Меня взяли спустя десять минут, после того как я вышел из хранилища, но ключ от бокса к тому времени был уже спрятан.
– А приступы? – спросил я.
– Что приступы? – не понял Холст.
– Они тебе не мешали?
– Я предупредил Филиппа и сказал, что со мной делать в случае чего. Но он утверждал, что никаких приступов не было.
– Может, они у тебя от тюремных стен? – предположил я.
Холст пожал плечами.
Мак заговорил о деле лишь спустя полторы недели, во время завтрака. Он открыл кормушку, протиснул поднос и потом долго наблюдал сквозь проем, как мы едим, не говоря ни слова. Это было не в его манере. Мы с Холстом не спеша жевали булочки, запивали их кофе и молча переглядывались. И вдруг Мак неожиданно произнес:
– Побег во время транспортировки. Убит один полицейский, двое тяжело ранены. Беглецы обнаружены спустя три недели. Один убит, второму удалось скрыться, еще двое пойманы.

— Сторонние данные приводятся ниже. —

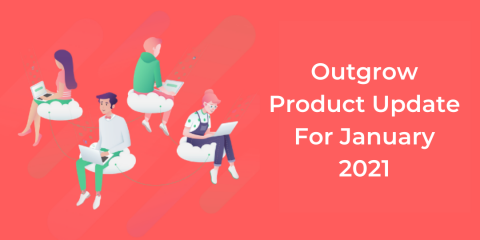 Outgrow product update 2021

При убитом, а также при одном из задержанных обнаружены крупные суммы денег. У каждого по миллиону восемьсот евро, – Мак закончил говорить, сухо поджал губы и обвел нас с Холстом глазами. – Ну и что?
Холст отставил стаканчик с кофе в сторону и подошел к Маку:
– А то, что всего у нас было семь миллионов на четверых. У каждого по миллиону восемьсот евро. И заметь, Мак, при задержании у меня этой суммы не обнаружили. О чем это говорит?
– Спрятал?
– Именно. Правда, уже не миллион восемьсот, поскольку пятьсот тысяч из них пришлось отдать за хранение.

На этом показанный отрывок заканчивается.